Die Alpen-Initiative hält eine Reduktion des Angebots für eine völlig verkehrte Strategie, wenn sich gleichzeitig vor den Portalen des Strassentunnels die Autos stauen. Sie plädiert deshalb im Gegenteil für Ausbau und Attraktivitätssteigerung des Bahnangebots. Aufgrund verschiedener Statistiken ist das Angebot primär auf den Verkehr zwischen dem Grossraum Zürich/Innerschweiz und dem Tessin auszurichten. Dabei sind die verschiedenen Bedürfnisse von Ferienreisenden, Wochenend- und Tagesausflüglern, Tessiner Wochenpendler-Innen in die Deutschschweiz und Militärpersonen, die im Tessin Dienst tun, zu berücksichtigen. Da sowohl Netz wie Fahrplanangebot in Deutschland und Italien schlechter sind als in der Schweiz, ist der internationalen Verkehr erst in zweiter Linie zu berücksichtigen.
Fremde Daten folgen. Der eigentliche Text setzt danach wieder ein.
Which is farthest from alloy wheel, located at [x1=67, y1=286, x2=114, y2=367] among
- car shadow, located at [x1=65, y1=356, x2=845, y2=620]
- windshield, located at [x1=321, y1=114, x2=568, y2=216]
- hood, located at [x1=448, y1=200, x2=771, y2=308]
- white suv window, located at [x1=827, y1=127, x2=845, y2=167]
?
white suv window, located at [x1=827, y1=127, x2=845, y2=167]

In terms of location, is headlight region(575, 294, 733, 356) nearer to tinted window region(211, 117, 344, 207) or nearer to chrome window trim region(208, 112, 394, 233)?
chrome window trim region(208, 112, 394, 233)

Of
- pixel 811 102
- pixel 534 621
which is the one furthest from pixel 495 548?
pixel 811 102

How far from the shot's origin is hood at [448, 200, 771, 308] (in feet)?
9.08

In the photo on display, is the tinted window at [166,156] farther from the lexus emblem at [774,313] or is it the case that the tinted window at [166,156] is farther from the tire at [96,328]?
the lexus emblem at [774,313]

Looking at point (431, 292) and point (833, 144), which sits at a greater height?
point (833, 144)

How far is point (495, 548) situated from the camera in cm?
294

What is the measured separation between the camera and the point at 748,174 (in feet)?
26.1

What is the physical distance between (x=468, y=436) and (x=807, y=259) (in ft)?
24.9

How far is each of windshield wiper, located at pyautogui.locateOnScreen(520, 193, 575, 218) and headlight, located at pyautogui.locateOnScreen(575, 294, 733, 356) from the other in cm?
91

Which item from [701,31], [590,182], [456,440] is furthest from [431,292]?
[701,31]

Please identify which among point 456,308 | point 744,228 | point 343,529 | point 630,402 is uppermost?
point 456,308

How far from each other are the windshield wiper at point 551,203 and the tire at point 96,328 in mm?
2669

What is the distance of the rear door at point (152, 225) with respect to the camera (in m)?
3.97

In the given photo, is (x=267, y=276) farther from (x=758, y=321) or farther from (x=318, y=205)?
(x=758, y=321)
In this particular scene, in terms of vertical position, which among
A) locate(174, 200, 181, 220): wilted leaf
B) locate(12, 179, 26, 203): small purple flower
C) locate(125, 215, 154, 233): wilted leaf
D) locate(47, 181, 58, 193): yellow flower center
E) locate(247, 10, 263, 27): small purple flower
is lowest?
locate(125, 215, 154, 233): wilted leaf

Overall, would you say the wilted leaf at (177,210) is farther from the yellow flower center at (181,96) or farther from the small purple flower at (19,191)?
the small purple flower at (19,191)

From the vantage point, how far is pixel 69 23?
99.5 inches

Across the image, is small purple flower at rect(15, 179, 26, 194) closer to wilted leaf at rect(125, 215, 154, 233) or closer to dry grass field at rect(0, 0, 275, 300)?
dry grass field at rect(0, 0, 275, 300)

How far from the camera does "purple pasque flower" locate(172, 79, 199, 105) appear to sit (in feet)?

Die Alpen-Initiative schlägt Massnahmen auf verschiedenen Ebenen vor:

Fahrplanangebot: Ab Zürich soll jede halbe Stunde ein Schnellzug fahren: abwechselnd ein Neigezug und ein Alpen-Express. Der Alpen-Express soll nach Locarno, der Neigezug Richtung Milano weiterfahren. Weil der Neigezug rund eine halbe Stunde schneller ist als der Alpen-Express, treffen jeweils beide Züge kurz hintereinander in Bellinzona ein. Das ermöglicht ohne zusätzlichen Aufwand einen idealen Anschluss an die regionalen Verkehrsbetriebe. Am Wochenende soll ein zusätzlicher Inter-City dazukommen, der entsprechend seinem Namen auf die Reisenden zu und von den Tessiner Städten ausgerichtet ist.
Rollmaterial: Heute verkehren am Gotthard noch viele nicht klimatisierte und laute Einheitswagen II. Wegen den vielen Tunnels (Lärm) und den schwankenden Temperaturen (Norden – Süden, verschiedenen Höhenlagen, Tunnelwärme) wirkt sich dies besonders unangenehm aus. Demgegenüber soll der Alpen-Express durch besonderen Komfort auffallen. Als Vorbild könnte der Voralpen-Express Luzern – St. Gallen – Rorschach dienen. Komfort heisst: ruhig, klimatisiert, grosse Fenster. Die Schweizer Neigezüge (ICN), welche die SBB in den nächsten Jahren vermehrt am Gotthard einsetzen wollen, entsprechen bereits weitgehend diesen Komfortansprüchen. Das Angebot ist abzurunden mit Ruhewagen und Spielwagen sowie einem fahrenden Lebensmittelladen (Rail Shop).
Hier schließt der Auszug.